▶ EXERCISE AIM
Return the lines of the material below verbatim, starting with the line that contains "From among the" and continuing through the end of the material.
■ ■ ■ ■ ■
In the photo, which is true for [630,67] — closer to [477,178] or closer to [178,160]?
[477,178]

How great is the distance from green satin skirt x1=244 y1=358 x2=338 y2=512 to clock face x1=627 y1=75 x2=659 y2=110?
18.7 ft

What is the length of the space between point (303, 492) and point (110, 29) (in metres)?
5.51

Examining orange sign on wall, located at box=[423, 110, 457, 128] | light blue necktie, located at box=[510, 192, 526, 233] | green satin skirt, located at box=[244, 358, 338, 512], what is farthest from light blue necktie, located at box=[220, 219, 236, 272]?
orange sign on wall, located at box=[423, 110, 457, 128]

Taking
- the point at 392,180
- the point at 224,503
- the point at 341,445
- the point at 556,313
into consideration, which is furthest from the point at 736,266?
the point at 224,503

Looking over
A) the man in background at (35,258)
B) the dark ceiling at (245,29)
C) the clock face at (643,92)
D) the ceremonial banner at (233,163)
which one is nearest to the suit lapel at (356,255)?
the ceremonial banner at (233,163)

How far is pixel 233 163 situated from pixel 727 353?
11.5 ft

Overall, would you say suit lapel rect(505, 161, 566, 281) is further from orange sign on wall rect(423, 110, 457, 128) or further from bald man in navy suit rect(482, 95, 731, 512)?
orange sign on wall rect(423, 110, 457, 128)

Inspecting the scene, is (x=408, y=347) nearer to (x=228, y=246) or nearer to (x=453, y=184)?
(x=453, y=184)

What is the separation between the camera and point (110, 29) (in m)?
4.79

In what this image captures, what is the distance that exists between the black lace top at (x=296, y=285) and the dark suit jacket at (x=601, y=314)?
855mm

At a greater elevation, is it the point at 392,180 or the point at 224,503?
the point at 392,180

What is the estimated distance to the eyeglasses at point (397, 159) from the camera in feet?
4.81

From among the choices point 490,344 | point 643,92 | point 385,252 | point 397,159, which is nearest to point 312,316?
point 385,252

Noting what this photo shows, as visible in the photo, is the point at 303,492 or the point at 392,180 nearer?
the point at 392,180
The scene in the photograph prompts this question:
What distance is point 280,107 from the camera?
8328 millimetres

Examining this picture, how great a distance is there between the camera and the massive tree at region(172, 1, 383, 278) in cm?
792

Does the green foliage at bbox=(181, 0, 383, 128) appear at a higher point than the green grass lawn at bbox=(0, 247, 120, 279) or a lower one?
■ ■ ■ ■ ■
▶ ANSWER TO THIS EXERCISE
From among the choices point 490,344 | point 643,92 | point 385,252 | point 397,159, which is nearest to point 312,316?
point 385,252

Noting what this photo shows, as visible in the photo, is the point at 303,492 or the point at 392,180 nearer?
the point at 392,180
The scene in the photograph prompts this question:
What distance is point 280,107 from the camera?
8328 millimetres

Examining this picture, how great a distance is there between the camera and the massive tree at region(172, 1, 383, 278) in cm?
792

Does the green foliage at bbox=(181, 0, 383, 128) appear at a higher point than the green grass lawn at bbox=(0, 247, 120, 279) or a lower one?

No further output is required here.